Different profiles for the total increase in 5-HT over time were observed in the NAcc and striatum for the three test compounds (Table 3). Bicifadine-induced significant increases in 5-HT levels in the NAcc (F_5,37 = 14.29, P < 0.01) tended to be greater than those observed after d-amphetamine (F_3,20 = 9.2, P < 0.01), whereas bupropion had no significant effect on 5-HT levels in the NAcc (F_3,30 = 1.33, NSD).

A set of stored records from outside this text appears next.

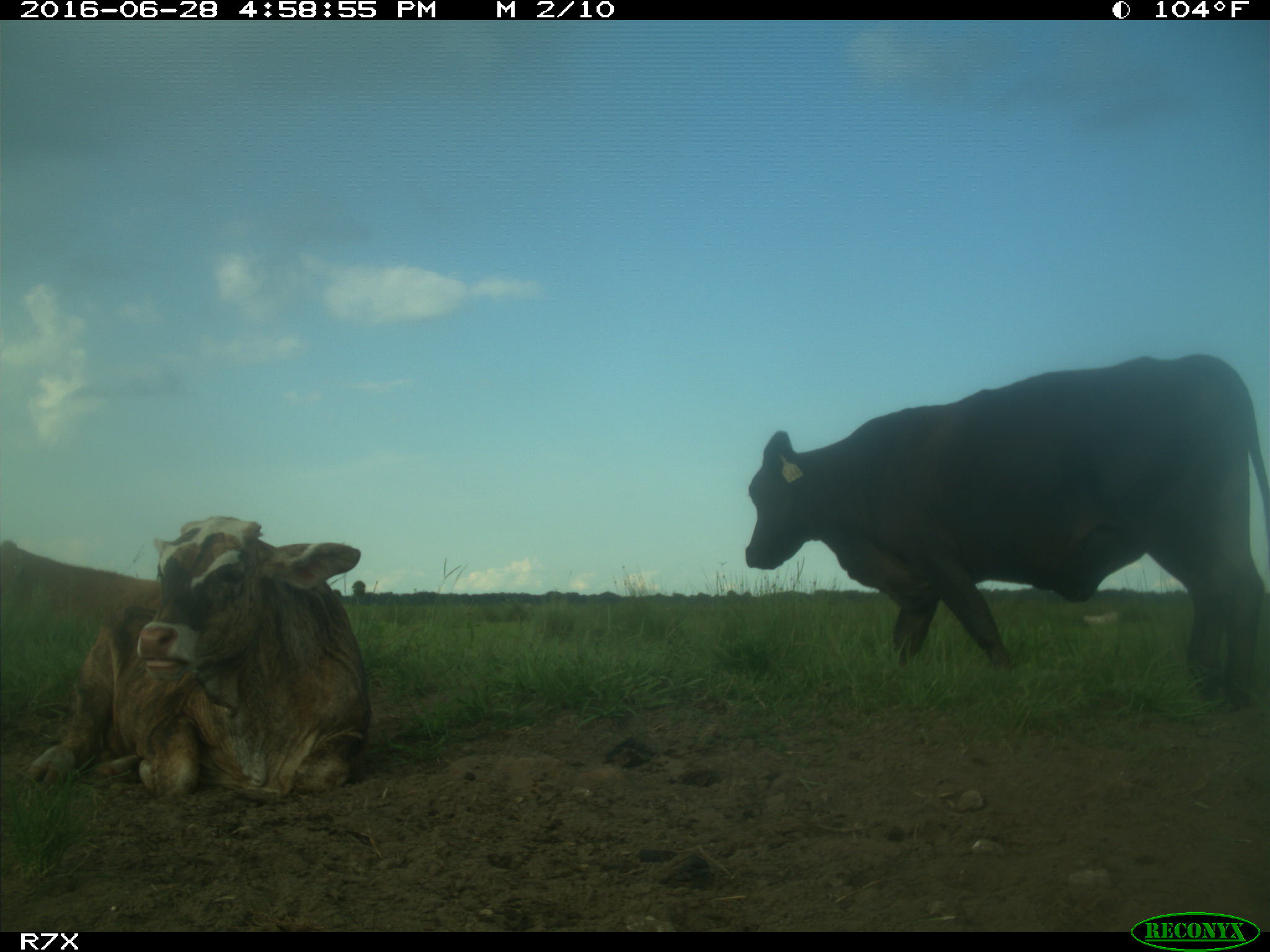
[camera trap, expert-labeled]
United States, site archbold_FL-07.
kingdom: Animalia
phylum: Chordata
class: Mammalia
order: Artiodactyla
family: Bovidae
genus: Bos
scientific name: Bos taurus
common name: domestic cow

The elevation in NAcc 5-HT was significantly higher (F_2,24 = 9.827, P < 0.01) after a dose of bicifadine (10 mg/kg), which maximally substituted for cocaine, than after similar doses of d-amphetamine (3 mg/kg) or bupropion (30 mg/kg). The relative increase in 5-HT release in the striatum after bicifadine (F_5,39 = 6.618, P < 0.01) administration was not significantly different from that observed in the NAcc. d-Amphetamine (F_2,18 = 10.8, P < 0.01) and bupropion (F_3,26 = 6.295, P < 0.01) significantly increased striatal 5-HT levels, but only at the highest doses tested (3 and 100 mg/kg, respectively).

TABLE 3.

AUC versus dose for 5-HT levels in the NAcc and striatum after administration of bicifadine (5, 10, 20, 40, 60 mg/kg i.p.), bupropion (10, 30, 100 mg/kg i.p.), and d-amphetamine (1, 3, 6 mg/kg i.p. NAcc; 1, 3 mg/kg i.p. striatum)

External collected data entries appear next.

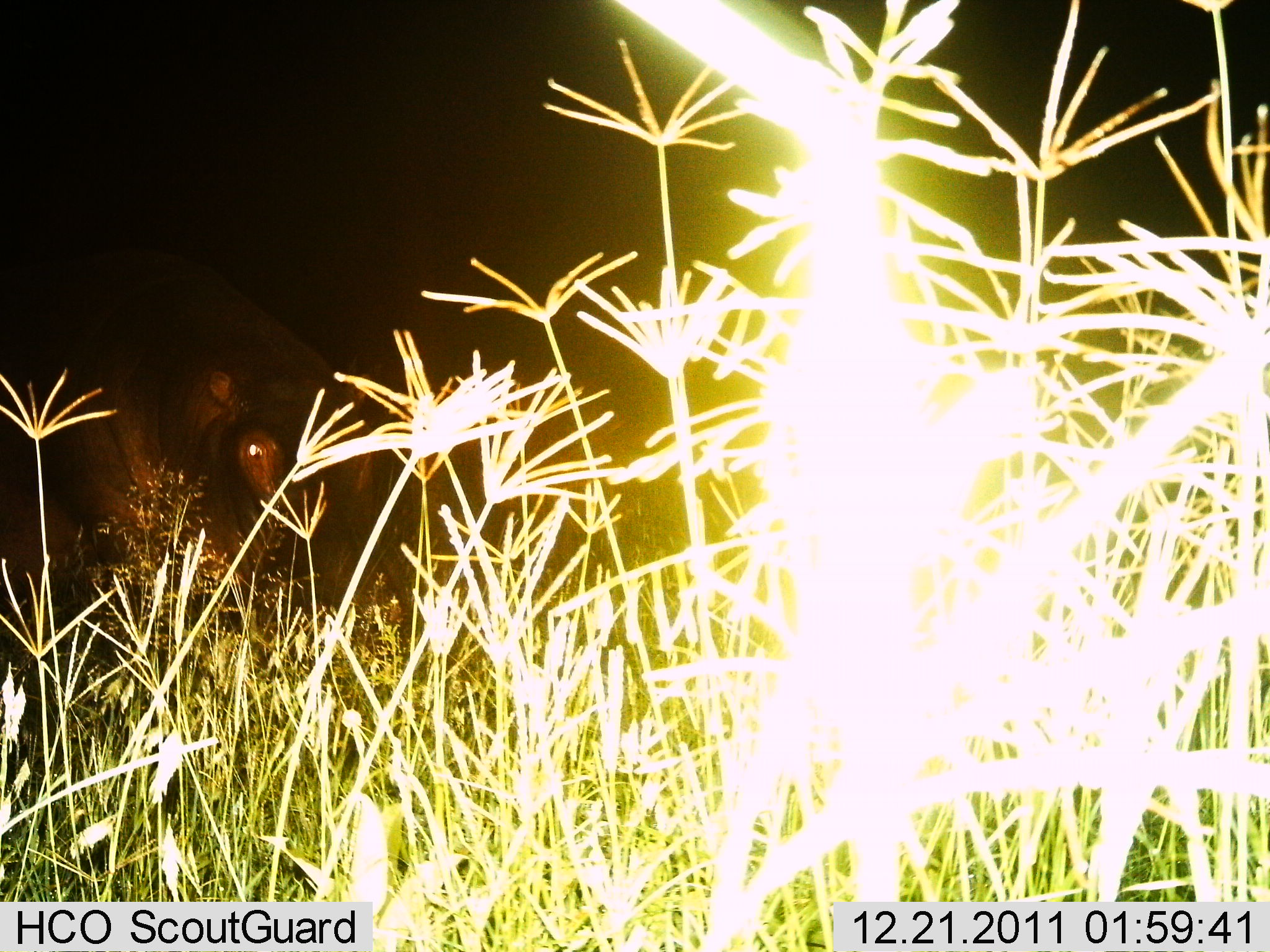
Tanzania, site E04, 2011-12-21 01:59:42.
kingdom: Animalia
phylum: Chordata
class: Mammalia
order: Artiodactyla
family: Hippopotamidae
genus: Hippopotamus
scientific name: Hippopotamus amphibius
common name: hippopotamus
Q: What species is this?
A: Hippopotamus (Hippopotamus amphibius).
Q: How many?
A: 1.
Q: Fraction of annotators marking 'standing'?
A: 82%.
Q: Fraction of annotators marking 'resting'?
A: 0%.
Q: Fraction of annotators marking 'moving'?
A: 27%.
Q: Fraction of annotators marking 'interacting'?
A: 0%.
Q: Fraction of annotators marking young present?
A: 0%.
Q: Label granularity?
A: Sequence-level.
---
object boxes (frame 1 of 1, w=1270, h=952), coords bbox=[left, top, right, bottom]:
animal: bbox=[1, 232, 377, 773]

Bicifadine and d-amphetamine significantly increased the AUC for the increase in 5-HT in the NAcc and striatum. Bupropion (100 mg/kg i.p.) significantly increased the AUC for the increase in 5-HT levels in the striatum, but not the NAcc. AUC values represent the increase in neurotransmitter level versus time after each dose of drug or vehicle.

Brain Region and Compounds	Dose	AUC ± S.E.M.
	mg/kg
Nucleus accumbens
Bicifadine	0	1500 ± 430
	5	17,000 ± 3900
	10	20,000 ± 3600
	20	24,000 ± 4300*
	40	25,000 ± 3100*
	60	53,000 ± 5700**
Bupropion	0	1400 ± 420
	10	1800 ± 650
	30	3800 ± 1100
	100	3500 ± 890
Amphetamine	0	1400 ± 420
	1	5200 ± 1300
	3	13,000 ± 2800*
	6	24,000 ± 3600**
Striatum
Bicifadine	0	590 ± 480
	5	21,000 ± 4500
	10	26,000 ± 4300
	20	18,000 ± 2500
	40	46,000 ± 12,000**
	60	54,000 ± 7500**
Bupropion	0	1000 ± 370
	10	3000 ± 650
	30	14,000 ± 1600
	100	51,000 ± 7300**
Amphetamine	0	590 ± 480
	1	8500 ± 1400
	3	19,000 ± 3400**

^*Values significantly different from those determined in vehicle-treated animals, P < 0.05, one-way ANOVA followed by Dunnett’s post hoc test.

^**Values significantly different from those determined in vehicle-treated animals, P < 0.01 one-way ANOVA followed by Dunnett’s post hoc test.

As shown in Table 4, bicifadine (40, 60 mg/kg) and d-amphetamine administration (1, 6 mg/kg) resulted in significant, dose-dependent increases in NE levels in the NAcc (F_4,39 = 2.226, P < 0.01 and F_3,24 = 3.65, P < 0.05, respectively). In comparison, a significant increase in NE was recorded only at the highest dose of bupropion tested (100 mg/kg, F_3,25 = 25.27, P < 0.01).

TABLE 4.

AUC versus dose for NE levels in the NAcc after administration of bicifadine (10, 20, 40, 60 mg/kg i.p.), bupropion (10, 30, 100 mg/kg i.p.), and d-amphetamine (1, 3, 6 mg/kg i.p. NAcc)

All three compounds significantly increased the AUC for the increase in NE in the NAcc and striatum at one or more doses. AUC values represent the increase in neurotransmitter level versus time after each dose of drug or vehicle.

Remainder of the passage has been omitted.